Task objective — Only lines holding "Tanzania" are needed; copy each of them from the data below.

(Collected data entries)
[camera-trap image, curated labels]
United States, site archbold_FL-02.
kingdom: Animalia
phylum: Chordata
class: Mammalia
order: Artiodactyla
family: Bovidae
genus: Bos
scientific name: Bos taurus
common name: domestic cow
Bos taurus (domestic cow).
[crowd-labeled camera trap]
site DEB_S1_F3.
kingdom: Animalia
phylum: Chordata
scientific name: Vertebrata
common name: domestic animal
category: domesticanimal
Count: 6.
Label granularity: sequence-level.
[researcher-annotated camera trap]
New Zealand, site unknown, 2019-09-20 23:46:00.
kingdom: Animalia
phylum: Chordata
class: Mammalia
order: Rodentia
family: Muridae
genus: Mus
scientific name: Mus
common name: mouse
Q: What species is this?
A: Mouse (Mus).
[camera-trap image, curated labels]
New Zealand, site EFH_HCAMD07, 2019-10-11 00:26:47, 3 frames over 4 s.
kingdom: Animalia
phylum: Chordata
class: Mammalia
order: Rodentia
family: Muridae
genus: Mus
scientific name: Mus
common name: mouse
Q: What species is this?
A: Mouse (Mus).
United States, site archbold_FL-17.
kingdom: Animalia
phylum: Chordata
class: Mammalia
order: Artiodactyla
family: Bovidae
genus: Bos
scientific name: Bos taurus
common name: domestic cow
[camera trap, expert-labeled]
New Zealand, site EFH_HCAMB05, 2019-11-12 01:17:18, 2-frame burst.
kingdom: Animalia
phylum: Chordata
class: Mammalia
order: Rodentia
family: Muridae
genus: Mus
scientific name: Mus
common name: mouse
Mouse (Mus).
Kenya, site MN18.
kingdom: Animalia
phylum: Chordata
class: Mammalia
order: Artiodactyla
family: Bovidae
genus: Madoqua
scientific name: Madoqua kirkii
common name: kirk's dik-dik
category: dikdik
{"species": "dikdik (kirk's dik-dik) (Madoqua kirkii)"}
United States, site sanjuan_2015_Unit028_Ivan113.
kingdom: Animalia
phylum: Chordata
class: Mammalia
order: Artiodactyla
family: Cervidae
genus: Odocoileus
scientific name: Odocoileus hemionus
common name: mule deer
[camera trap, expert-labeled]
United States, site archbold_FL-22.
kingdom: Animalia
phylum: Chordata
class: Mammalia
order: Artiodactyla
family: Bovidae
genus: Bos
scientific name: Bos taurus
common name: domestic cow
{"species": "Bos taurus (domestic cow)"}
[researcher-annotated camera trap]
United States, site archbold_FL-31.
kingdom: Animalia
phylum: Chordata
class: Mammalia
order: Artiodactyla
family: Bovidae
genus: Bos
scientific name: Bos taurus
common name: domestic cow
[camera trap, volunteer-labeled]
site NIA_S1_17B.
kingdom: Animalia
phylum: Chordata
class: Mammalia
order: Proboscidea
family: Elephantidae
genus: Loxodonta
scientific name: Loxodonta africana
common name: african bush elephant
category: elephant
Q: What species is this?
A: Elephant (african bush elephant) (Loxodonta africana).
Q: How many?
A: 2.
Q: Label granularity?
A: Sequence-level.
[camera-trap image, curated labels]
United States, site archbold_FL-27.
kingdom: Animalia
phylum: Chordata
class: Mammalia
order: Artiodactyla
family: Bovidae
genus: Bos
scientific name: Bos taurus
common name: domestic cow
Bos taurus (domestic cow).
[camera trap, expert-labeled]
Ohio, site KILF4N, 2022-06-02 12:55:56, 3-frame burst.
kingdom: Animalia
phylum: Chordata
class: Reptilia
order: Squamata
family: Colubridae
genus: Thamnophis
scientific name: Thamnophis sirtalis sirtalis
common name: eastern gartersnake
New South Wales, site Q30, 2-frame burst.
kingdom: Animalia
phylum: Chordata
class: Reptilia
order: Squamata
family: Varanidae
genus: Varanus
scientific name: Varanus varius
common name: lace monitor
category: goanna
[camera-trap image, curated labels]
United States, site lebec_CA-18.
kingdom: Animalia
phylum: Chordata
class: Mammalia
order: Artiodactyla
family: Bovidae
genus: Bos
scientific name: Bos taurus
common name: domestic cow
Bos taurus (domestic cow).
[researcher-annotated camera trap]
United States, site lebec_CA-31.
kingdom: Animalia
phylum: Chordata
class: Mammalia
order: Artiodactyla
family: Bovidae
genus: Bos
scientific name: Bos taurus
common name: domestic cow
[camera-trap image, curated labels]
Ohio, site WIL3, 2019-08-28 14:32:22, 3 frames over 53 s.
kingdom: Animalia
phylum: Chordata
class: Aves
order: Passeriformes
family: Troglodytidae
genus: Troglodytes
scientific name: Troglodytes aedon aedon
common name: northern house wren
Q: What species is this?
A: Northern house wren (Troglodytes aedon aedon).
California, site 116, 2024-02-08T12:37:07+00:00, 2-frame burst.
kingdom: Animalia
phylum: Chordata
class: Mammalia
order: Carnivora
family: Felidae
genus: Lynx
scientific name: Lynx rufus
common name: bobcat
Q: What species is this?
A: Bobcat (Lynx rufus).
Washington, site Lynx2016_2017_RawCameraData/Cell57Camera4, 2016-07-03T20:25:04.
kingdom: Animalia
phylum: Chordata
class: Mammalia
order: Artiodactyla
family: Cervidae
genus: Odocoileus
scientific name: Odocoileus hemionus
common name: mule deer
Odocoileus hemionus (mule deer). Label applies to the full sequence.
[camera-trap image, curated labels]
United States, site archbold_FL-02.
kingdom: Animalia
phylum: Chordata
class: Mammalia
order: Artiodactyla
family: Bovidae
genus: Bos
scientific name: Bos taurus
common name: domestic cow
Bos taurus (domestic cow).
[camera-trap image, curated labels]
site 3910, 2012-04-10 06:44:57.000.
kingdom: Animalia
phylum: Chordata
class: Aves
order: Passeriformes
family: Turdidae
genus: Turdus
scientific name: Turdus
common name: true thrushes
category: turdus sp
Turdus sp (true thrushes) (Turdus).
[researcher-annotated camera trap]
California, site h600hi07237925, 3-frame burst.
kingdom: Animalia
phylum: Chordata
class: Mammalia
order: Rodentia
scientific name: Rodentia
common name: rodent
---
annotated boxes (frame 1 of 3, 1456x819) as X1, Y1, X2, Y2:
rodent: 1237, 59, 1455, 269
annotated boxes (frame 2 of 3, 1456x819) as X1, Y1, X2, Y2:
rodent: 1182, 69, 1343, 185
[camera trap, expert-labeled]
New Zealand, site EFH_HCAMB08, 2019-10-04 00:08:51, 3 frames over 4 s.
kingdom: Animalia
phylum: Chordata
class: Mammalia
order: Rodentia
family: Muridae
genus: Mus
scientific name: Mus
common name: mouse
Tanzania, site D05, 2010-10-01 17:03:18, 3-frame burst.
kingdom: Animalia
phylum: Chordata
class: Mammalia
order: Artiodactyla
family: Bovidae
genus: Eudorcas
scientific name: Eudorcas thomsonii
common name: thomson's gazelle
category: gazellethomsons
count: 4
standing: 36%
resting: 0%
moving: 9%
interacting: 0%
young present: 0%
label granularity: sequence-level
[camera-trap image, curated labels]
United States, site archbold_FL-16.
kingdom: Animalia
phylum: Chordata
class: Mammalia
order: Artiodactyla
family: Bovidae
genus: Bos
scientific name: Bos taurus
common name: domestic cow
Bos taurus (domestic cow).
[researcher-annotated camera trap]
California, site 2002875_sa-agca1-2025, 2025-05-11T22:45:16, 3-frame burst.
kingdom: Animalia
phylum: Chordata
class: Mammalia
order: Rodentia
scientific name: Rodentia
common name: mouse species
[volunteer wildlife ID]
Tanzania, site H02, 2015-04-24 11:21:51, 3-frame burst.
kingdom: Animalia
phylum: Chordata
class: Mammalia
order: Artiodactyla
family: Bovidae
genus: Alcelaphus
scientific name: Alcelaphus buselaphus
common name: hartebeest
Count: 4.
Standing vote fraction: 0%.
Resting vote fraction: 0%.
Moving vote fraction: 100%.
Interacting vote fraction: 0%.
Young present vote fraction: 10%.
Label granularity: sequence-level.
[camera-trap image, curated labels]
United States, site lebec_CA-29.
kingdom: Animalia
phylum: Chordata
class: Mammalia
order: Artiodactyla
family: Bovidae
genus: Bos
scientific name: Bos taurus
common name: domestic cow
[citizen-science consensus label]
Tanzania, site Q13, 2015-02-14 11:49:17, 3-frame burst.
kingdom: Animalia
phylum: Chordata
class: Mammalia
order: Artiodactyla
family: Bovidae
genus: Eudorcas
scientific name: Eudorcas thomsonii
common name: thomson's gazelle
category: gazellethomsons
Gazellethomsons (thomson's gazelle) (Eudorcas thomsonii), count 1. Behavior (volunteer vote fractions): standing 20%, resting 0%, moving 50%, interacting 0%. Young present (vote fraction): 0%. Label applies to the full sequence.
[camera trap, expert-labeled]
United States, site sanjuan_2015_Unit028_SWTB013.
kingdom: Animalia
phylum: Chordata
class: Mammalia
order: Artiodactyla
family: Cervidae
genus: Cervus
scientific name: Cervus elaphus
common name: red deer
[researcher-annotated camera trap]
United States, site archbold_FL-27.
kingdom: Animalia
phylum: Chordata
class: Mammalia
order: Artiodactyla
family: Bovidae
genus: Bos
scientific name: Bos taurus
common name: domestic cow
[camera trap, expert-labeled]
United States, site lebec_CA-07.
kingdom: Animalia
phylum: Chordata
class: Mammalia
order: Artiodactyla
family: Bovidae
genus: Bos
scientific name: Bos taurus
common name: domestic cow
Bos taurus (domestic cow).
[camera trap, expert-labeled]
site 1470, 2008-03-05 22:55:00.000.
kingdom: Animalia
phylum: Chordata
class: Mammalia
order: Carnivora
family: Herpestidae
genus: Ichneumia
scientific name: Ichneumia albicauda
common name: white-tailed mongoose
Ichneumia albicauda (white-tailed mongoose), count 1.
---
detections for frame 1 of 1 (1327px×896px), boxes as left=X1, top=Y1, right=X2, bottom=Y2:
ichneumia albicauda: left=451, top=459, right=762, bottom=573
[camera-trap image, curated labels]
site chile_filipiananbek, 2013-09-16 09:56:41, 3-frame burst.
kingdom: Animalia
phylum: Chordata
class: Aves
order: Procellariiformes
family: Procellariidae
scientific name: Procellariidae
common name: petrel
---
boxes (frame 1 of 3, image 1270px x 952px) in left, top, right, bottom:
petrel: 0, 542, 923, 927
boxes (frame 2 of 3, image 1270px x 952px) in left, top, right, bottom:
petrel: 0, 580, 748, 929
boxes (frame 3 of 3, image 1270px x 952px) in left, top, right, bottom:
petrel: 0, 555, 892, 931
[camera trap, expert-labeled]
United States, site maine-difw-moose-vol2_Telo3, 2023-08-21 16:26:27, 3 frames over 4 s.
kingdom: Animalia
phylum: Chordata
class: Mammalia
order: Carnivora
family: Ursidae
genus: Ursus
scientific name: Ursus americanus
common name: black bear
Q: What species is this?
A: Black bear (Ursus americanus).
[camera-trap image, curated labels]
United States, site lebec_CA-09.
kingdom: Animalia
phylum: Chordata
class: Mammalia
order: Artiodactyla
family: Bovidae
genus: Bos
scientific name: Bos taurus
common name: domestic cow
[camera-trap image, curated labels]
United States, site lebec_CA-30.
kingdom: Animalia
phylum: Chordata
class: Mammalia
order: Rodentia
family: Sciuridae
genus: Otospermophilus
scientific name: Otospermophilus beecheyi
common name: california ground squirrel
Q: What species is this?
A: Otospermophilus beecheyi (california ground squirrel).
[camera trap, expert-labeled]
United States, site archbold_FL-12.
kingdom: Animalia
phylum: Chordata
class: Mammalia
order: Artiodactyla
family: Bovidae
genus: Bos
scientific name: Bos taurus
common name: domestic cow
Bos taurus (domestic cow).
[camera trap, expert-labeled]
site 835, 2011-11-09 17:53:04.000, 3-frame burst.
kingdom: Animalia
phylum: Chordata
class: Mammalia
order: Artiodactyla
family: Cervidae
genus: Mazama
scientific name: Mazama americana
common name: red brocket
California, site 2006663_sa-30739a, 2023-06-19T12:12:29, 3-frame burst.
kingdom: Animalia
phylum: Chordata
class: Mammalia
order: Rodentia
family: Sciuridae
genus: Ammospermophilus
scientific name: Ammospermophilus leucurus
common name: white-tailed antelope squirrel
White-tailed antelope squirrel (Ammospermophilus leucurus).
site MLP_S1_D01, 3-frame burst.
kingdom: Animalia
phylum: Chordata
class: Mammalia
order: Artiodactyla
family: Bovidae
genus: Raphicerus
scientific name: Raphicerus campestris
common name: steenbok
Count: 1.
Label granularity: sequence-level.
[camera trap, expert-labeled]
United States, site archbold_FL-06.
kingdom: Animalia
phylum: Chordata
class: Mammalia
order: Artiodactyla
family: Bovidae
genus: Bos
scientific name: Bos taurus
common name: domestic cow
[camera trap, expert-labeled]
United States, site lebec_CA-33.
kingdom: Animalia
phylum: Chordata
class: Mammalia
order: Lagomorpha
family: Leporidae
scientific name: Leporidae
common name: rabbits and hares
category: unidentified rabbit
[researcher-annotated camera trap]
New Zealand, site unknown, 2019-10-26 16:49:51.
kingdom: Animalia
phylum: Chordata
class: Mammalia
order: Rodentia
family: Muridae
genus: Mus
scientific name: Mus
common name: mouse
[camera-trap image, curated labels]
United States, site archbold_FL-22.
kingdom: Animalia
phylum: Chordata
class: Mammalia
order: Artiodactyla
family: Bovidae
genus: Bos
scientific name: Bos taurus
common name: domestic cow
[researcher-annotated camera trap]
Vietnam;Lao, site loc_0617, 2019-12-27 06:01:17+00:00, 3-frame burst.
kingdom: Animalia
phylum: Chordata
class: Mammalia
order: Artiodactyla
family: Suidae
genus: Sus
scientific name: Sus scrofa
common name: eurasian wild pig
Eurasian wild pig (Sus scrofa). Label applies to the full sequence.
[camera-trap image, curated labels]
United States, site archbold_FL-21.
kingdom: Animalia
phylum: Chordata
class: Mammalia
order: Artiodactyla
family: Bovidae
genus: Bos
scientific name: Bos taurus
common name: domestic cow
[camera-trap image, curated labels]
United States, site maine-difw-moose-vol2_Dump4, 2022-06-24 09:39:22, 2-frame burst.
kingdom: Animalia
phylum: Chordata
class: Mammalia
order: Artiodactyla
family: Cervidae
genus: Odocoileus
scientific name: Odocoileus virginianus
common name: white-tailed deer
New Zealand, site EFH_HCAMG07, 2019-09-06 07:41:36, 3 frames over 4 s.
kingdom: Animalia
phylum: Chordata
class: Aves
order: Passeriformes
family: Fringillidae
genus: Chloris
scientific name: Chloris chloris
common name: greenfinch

Output of the exercise —
Tanzania, site D05, 2010-10-01 17:03:18, 3-frame burst.
Tanzania, site H02, 2015-04-24 11:21:51, 3-frame burst.
Tanzania, site Q13, 2015-02-14 11:49:17, 3-frame burst.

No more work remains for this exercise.